- _WHAT THE EXERCISE ASKS_
Say whether each statement agrees with the comments on Mazer's article below, answering yes or no and quoting the deciding words of the comments exactly: (a) one commenter says Mazer did not mention she was female until about the second page; (b) one commenter says the wrestler who taunted Mazer did so while she was in the locker room; (c) the passage Mazer cites from Benjamin likens ethnography to translation.

- _DOCUMENT EXTRACT_
◆ ◆ ◆ ◆

I think her initiation and her study of the wrestlers training provide quite a bit of insight into how identity-building and community-formation takes place for the wrestlers themselves and also highlights how much of a performance her own writing is, as much as theirs. Her points are interesting to keep in mind in comparison to our conversation about Jim Freedman's book.
I really enjoyed the Mazer article, especially how at first she didn't specify that she was a woman. I think it wasn't until the second page in that she made note of the fact that she was female, which made the article even more intriguing. Being female myself, I know that sometimes it seems strange that I would even be a fan of pro wrestling at all, so I could only imagine what it must've felt like for her to be what she termed a spectator up close and personal with pro wrestlers. I can understand too why a particular wrestler, I believe he went by Vito, started taunting her while she was at ringside. Well, at first I couldn't understand why, but then she explained how she had made a comment that had "challenged" his manhood. I do agree with this to a point... based on what she did say, well, I think she could have said it with more tact and I probably would have been offended too if someone who knew nothing about what I did for a living made what could easily be perceived as a mocking comment. But all in all, I really enjoyed the article because it offered a female perspective, and I'm looking forward to reading more articles by Mazer in the future.
I was very interested as well in Mazer's discussion of her place as female viewer in the gym. Her role as female flaneur is indeed a charged one. It made me blush a bit when she describes what it means for a female to be a fan of wrestling-- the inevitable sexual tension/ dynamic of watching scantily-clad men perform physical acts.
But just as interesting as her perspective as a woman, I thought, was her framing of her role as ethnographer. What is it for someone who is neither a fan or performer to address the wrestling world? I guess I was suprised at first at Mazer's enormous personal presence in this academic article. But, mazer cites Benjamin: "Like translation, ethnography is also a somewhat provisional way of coming to terms with the foreignness of languages-- of cultures and societies" (281) So, ultimately, it is key to the value of her observations that she be positioned as a character/ performer in the wrestling world/ gym-- even if she is very clearly in the role of 'outsider.'
Anyway, I thought this performative element of the ethnographer was especially important when juxtaposed with the performance of the wrestlers and the audience-- everyone is performing in very specific and consistent ways, and the comingling and feedback cycles of the various performances seems really important.
As fitting and intriquing as the Mazer's performance analysis of gender is, those are her fields of study. Which in a way bothers me because she so eloquently self-analyzes herself in her situation as physically foreign but intellectually in-the-know. What does her approach blind her to, and does the effusion of large words and wittiness make it too easy to be seduced by the author's narrative?
These aren't pointed questions, we ask them of any ethnography, and like any good ethnographer Mazer questions them herself. But also has to put them aside in order to get on with her work. Honestly, my main concern is that she *is* over-reading some of her observations, though granted, we just read the (naturally) self-reflective intro.
Great points about Sharon Mazer's work. We'll be reading another piece from her later in the semester, and I encourage you to prepare to talk to her about it while she's here later this term as well.

◆ ◆ ◆ ◆

- _RECORDED DATA_
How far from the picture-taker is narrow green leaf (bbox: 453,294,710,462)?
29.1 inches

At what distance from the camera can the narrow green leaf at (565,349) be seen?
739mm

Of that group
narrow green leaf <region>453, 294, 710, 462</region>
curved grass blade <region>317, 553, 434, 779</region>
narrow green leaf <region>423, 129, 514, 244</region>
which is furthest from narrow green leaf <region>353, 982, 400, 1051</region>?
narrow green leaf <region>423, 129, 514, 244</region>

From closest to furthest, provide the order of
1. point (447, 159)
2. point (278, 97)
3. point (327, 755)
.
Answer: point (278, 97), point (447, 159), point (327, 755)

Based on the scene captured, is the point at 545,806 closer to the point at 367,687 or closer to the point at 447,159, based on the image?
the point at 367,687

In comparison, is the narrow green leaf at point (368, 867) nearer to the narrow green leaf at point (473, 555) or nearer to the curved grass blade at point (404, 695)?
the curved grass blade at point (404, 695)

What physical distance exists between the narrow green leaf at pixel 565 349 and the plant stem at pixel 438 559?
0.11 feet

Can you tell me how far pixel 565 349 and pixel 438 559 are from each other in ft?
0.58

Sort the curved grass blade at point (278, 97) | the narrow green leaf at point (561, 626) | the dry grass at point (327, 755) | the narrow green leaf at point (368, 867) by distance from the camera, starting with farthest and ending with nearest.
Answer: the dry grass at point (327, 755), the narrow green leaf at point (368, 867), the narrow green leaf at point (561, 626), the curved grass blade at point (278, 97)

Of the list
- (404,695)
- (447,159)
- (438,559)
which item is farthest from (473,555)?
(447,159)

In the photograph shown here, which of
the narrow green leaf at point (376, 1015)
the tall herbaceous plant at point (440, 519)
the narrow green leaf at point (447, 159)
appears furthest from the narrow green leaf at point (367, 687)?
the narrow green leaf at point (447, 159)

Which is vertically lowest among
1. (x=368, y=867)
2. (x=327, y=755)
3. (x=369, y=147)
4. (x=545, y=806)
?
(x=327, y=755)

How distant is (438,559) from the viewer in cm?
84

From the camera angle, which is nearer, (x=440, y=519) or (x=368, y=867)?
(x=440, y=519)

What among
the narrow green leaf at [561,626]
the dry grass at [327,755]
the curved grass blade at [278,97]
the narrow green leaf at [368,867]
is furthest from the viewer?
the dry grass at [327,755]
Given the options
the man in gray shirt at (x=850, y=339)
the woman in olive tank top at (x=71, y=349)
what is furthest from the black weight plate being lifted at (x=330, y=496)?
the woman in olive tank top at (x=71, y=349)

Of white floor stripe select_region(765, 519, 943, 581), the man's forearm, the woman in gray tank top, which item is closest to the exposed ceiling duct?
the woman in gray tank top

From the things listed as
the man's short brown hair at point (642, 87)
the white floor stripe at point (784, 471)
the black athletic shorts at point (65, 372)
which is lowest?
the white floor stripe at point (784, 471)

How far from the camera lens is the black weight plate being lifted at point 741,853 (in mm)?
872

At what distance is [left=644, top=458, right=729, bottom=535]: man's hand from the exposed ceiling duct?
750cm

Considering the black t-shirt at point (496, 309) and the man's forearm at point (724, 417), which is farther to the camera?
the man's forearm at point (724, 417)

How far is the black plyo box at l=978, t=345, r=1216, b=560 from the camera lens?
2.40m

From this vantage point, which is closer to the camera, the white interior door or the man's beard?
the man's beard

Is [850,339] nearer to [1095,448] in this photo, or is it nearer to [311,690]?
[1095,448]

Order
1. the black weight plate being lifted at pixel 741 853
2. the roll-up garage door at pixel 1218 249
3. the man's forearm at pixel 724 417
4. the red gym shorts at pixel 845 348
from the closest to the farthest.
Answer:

◆ ◆ ◆ ◆

- _WRITTEN ANSWER_
(a) Yes: "I think it wasn't until the second page in that she made note of the fact that she was female"
(b) No: "started taunting her while she was at ringside"
(c) Yes: "Like translation, ethnography is also a somewhat provisional way of coming to terms with the foreignness of languages"